Exercise prompt: Produce a faithful copy of the data, one that leaves out the pictures.

Records drawn from a dataset:
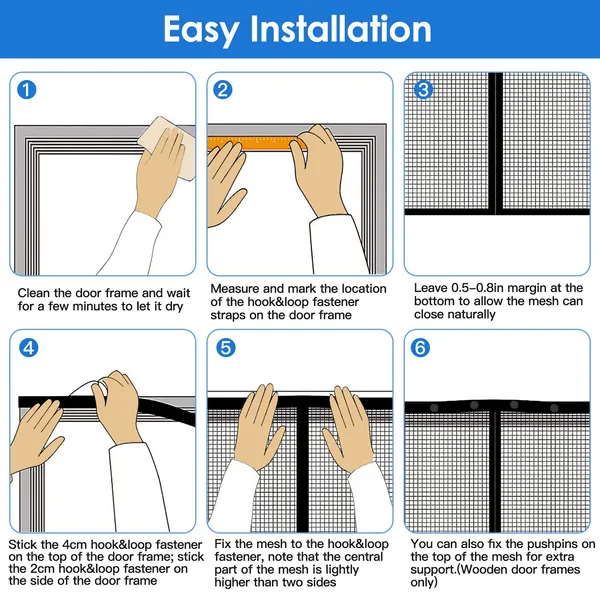 Easy Installation

1

Clean the door frame and wait for a few minutes to let it dry

2

Measure and mark the location of the hook&loop fastener straps on the door frame

3

Leave 0.5–0.8in margin at the bottom to allow the mesh can close naturally

4

Stick the 4cm hook&loop fastener on the top of the door frame; stick the 2cm hook&loop fastener on the side of the door frame

5

Fix the mesh to the hook&loop fastener, note that the central part of the mesh is lightly higher than two sides

6

You can also fix the pushpins on the top of the mesh for extra support.(Wooden door frames only)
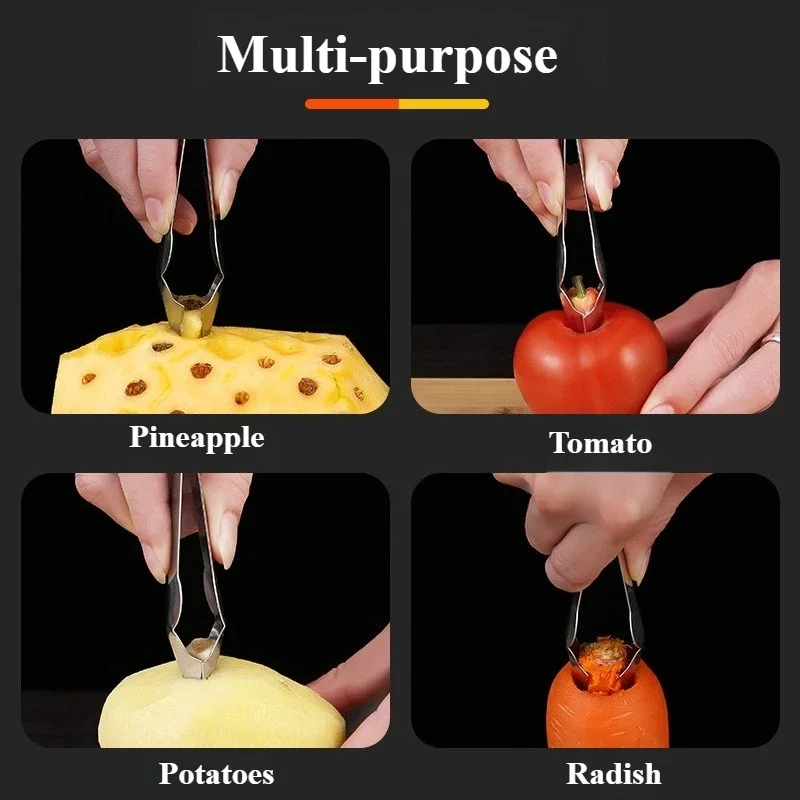 Multi-purpose

Pineapple

Tomato

Potatoes

Radish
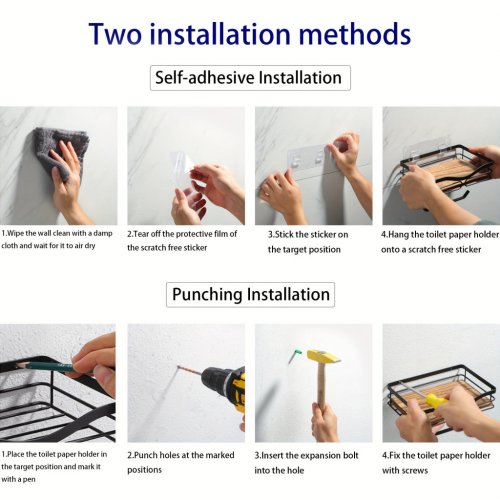 Two installation methods

Self-adhesive Installation

1.Wipe the wall clean with a damp cloth and wait for it to air dry

2.Tear off the protective film of the scratch free sticker

3.Stick the sticker on the target position

4.Hang the toilet paper holder onto a scratch free sticker

Punching Installation

1.Place the toilet paper holder in the target position and mark it with a pen

2.Punch holes at the marked positions

3.Insert the expansion bolt into the hole

4.Fix the toilet paper holder with screws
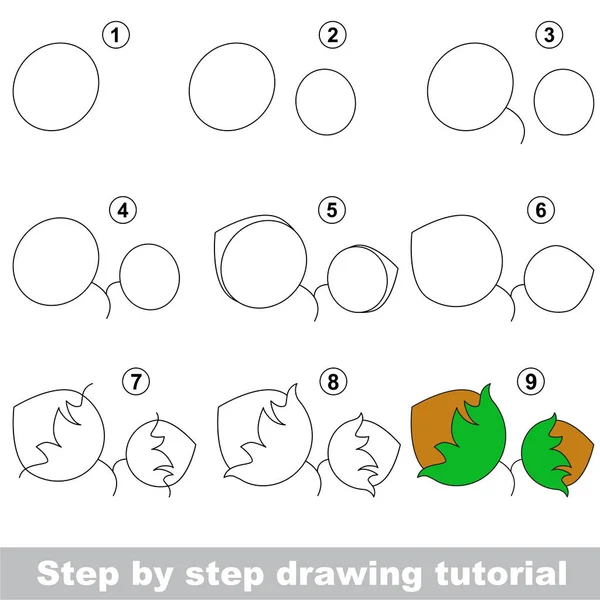 1
2
3
4
5
6
7
8
9
Step by step drawing tutorial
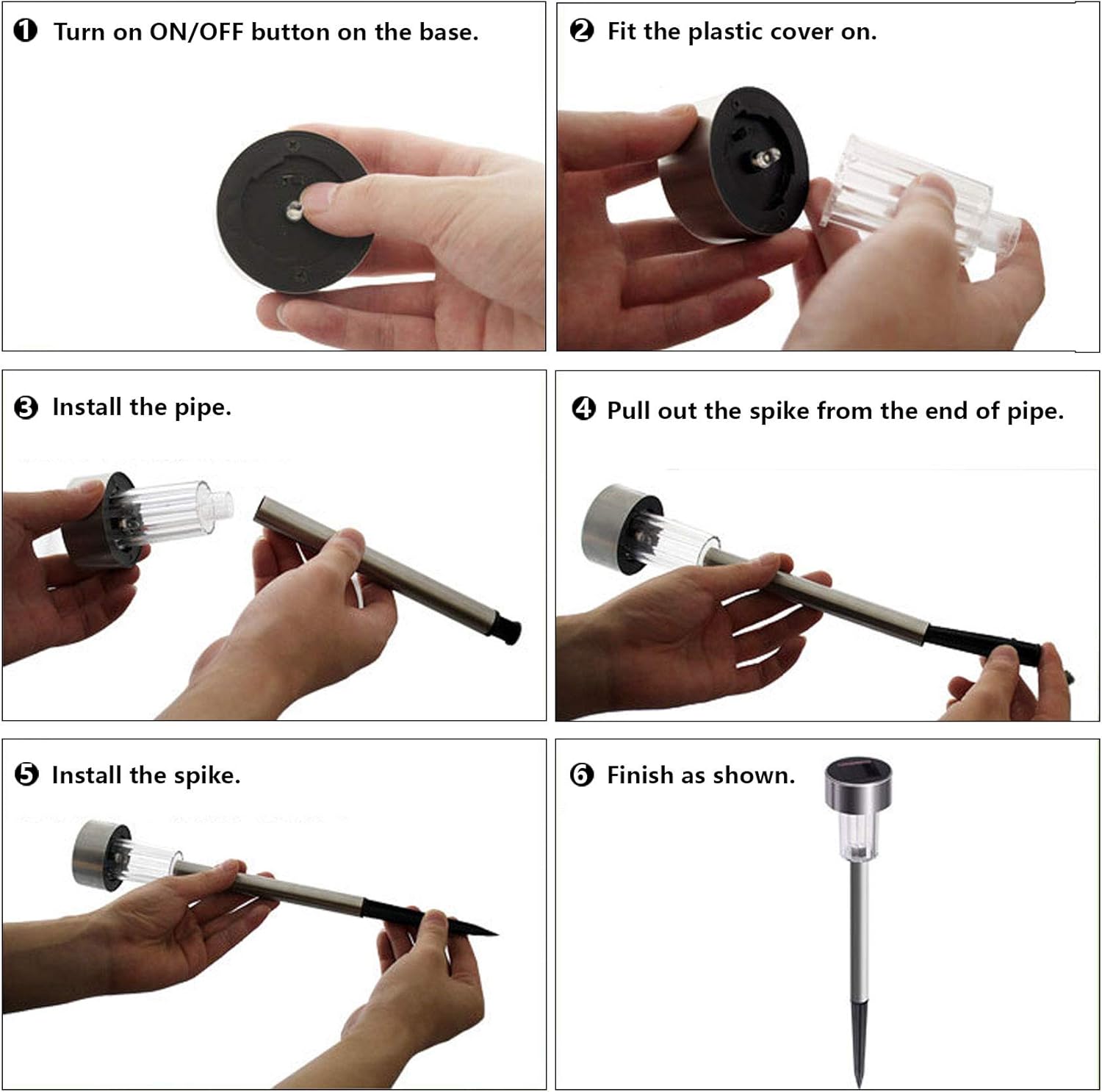 ❶ Turn on ON/OFF button on the base.

❷ Fit the plastic cover on.

❸ Install the pipe.

❹ Pull out the spike from the end of pipe.

❺ Install the spike.

❻ Finish as shown.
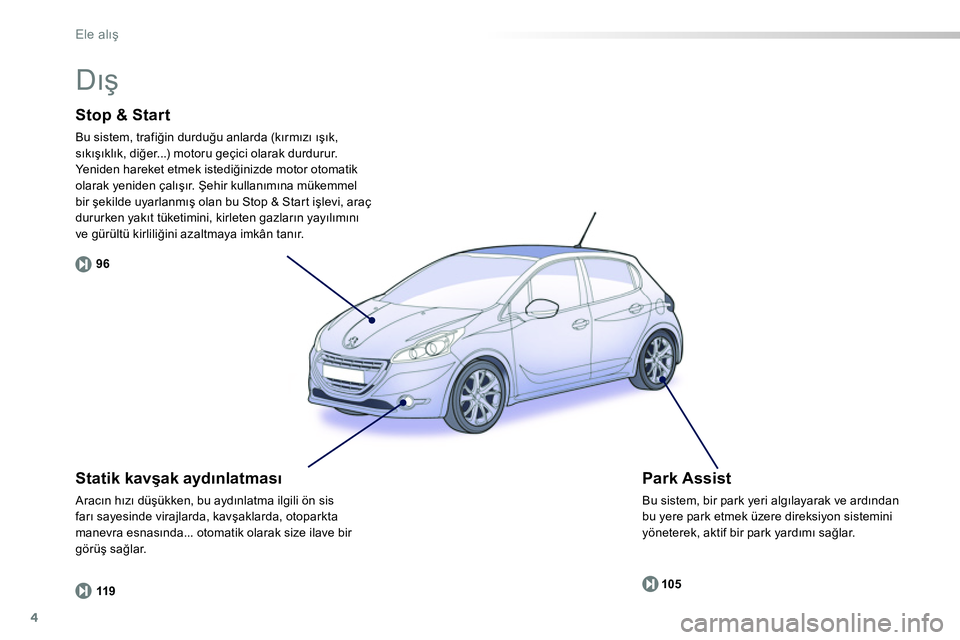 Ele alış

Dış

Stop & Start

Bu sistem, trafiğin durduğu anlarda (kırmızı ışık, sıkışıklık, diğer...) motoru geçici olarak durdurur. Yeniden hareket etmek istediğinizde motor otomatik olarak yeniden çalışır. Şehir kullanımına mükemmel bir şekilde uyarlanmış olan bu Stop & Start işlevi, araç dururken yakıt tüketimini, kirleten gazların yayılımını ve gürültü kirliliğini azaltmaya imkân tanır.

96

Statik kavşak aydınlatması

Aracın hızı düşükken, bu aydınlatma ilgili ön sis farı sayesinde virajlarda, kavşaklarda, otoparkta manevra esnasında... otomatik olarak size ilave bir görüş sağlar.

119

Park Assist

Bu sistem, bir park yeri algılayarak ve ardından bu yere park etmek üzere direksiyon sistemini yöneterek, aktif bir park yardımı sağlar.

105

4

carmanualsonline.info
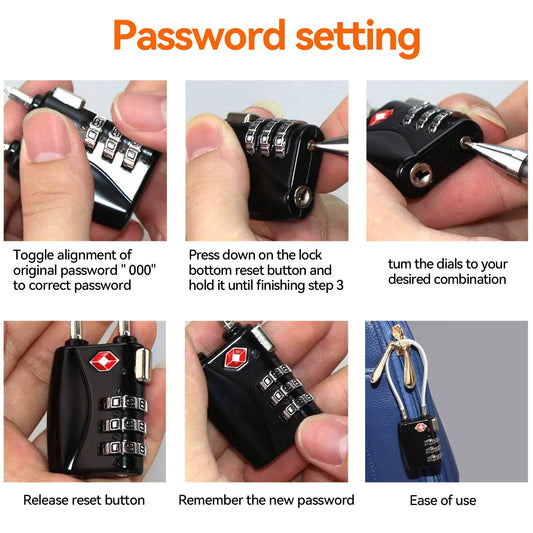 Password setting

Toggle alignment of original password " 000" to correct password

Press down on the lock bottom reset button and hold it until finishing step 3

tum the dials to your desired combination

Release reset button

Remember the new password

Ease of use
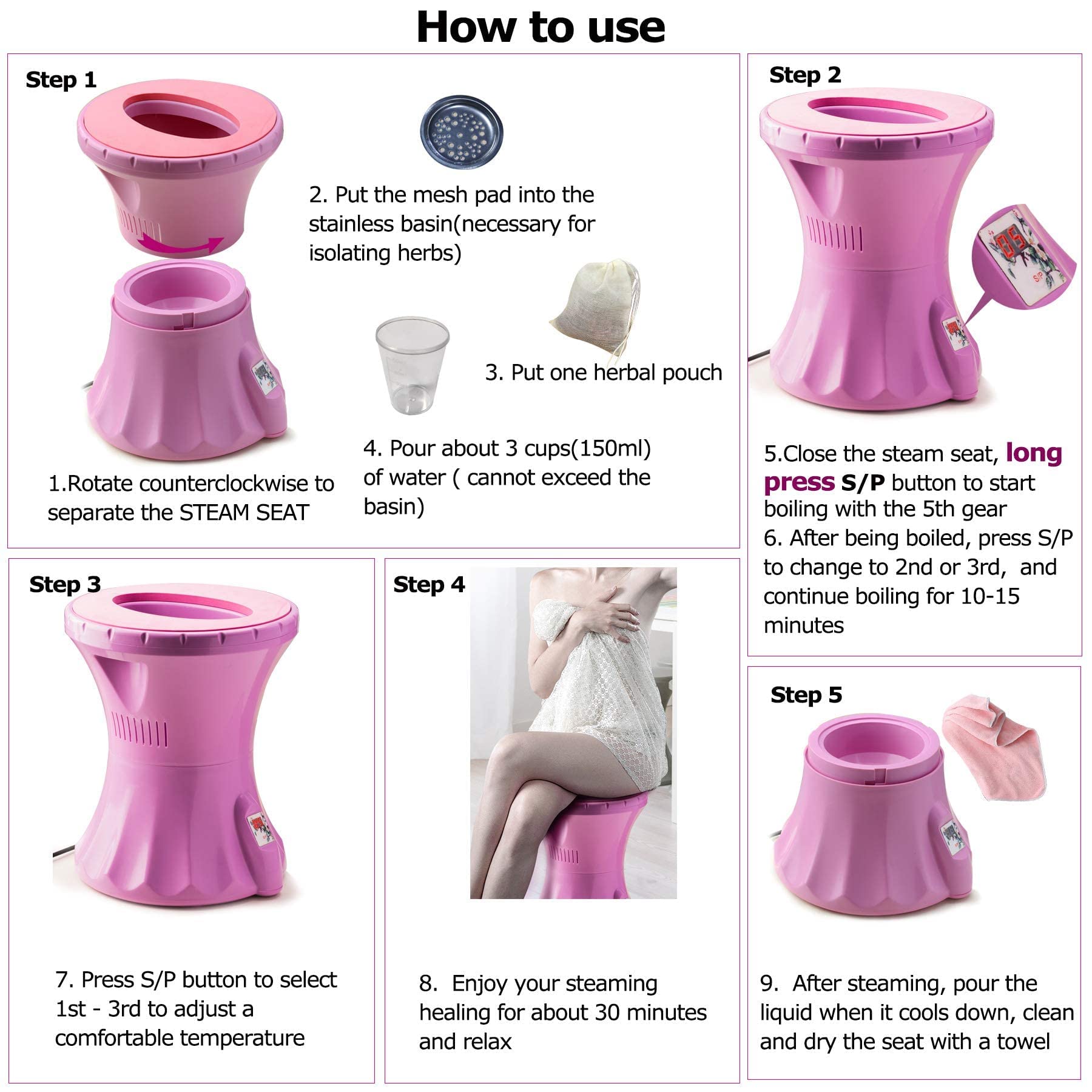 How to use

Step 1

2. Put the mesh pad into the stainless basin(necessary for isolating herbs)

3. Put one herbal pouch

4. Pour about 3 cups(150ml) of water ( cannot exceed the basin)

1.Rotate counterclockwise to separate the STEAM SEAT

Step 2

05

S/P

5.Close the steam seat, long press S/P button to start boiling with the 5th gear

6. After being boiled, press S/P to change to 2nd or 3rd, and continue boiling for 10-15 minutes

Step 3

7. Press S/P button to select 1st - 3rd to adjust a comfortable temperature

Step 4

8. Enjoy your steaming healing for about 30 minutes and relax

Step 5

9. After steaming, pour the liquid when it cools down, clean and dry the seat with a towel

Answer to this exercise:
 Easy Installation

1

Clean the door frame and wait for a few minutes to let it dry

2

Measure and mark the location of the hook&loop fastener straps on the door frame

3

Leave 0.5–0.8in margin at the bottom to allow the mesh can close naturally

4

Stick the 4cm hook&loop fastener on the top of the door frame; stick the 2cm hook&loop fastener on the side of the door frame

5

Fix the mesh to the hook&loop fastener, note that the central part of the mesh is lightly higher than two sides

6

You can also fix the pushpins on the top of the mesh for extra support.(Wooden door frames only)
 Multi-purpose

Pineapple

Tomato

Potatoes

Radish
 Two installation methods

Self-adhesive Installation

1.Wipe the wall clean with a damp cloth and wait for it to air dry

2.Tear off the protective film of the scratch free sticker

3.Stick the sticker on the target position

4.Hang the toilet paper holder onto a scratch free sticker

Punching Installation

1.Place the toilet paper holder in the target position and mark it with a pen

2.Punch holes at the marked positions

3.Insert the expansion bolt into the hole

4.Fix the toilet paper holder with screws
 1
2
3
4
5
6
7
8
9
Step by step drawing tutorial
 ❶ Turn on ON/OFF button on the base.

❷ Fit the plastic cover on.

❸ Install the pipe.

❹ Pull out the spike from the end of pipe.

❺ Install the spike.

❻ Finish as shown.
 Ele alış

Dış

Stop & Start

Bu sistem, trafiğin durduğu anlarda (kırmızı ışık, sıkışıklık, diğer...) motoru geçici olarak durdurur. Yeniden hareket etmek istediğinizde motor otomatik olarak yeniden çalışır. Şehir kullanımına mükemmel bir şekilde uyarlanmış olan bu Stop & Start işlevi, araç dururken yakıt tüketimini, kirleten gazların yayılımını ve gürültü kirliliğini azaltmaya imkân tanır.

96

Statik kavşak aydınlatması

Aracın hızı düşükken, bu aydınlatma ilgili ön sis farı sayesinde virajlarda, kavşaklarda, otoparkta manevra esnasında... otomatik olarak size ilave bir görüş sağlar.

119

Park Assist

Bu sistem, bir park yeri algılayarak ve ardından bu yere park etmek üzere direksiyon sistemini yöneterek, aktif bir park yardımı sağlar.

105

4

carmanualsonline.info
 Password setting

Toggle alignment of original password " 000" to correct password

Press down on the lock bottom reset button and hold it until finishing step 3

tum the dials to your desired combination

Release reset button

Remember the new password

Ease of use
 How to use

Step 1

2. Put the mesh pad into the stainless basin(necessary for isolating herbs)

3. Put one herbal pouch

4. Pour about 3 cups(150ml) of water ( cannot exceed the basin)

1.Rotate counterclockwise to separate the STEAM SEAT

Step 2

05

S/P

5.Close the steam seat, long press S/P button to start boiling with the 5th gear

6. After being boiled, press S/P to change to 2nd or 3rd, and continue boiling for 10-15 minutes

Step 3

7. Press S/P button to select 1st - 3rd to adjust a comfortable temperature

Step 4

8. Enjoy your steaming healing for about 30 minutes and relax

Step 5

9. After steaming, pour the liquid when it cools down, clean and dry the seat with a towel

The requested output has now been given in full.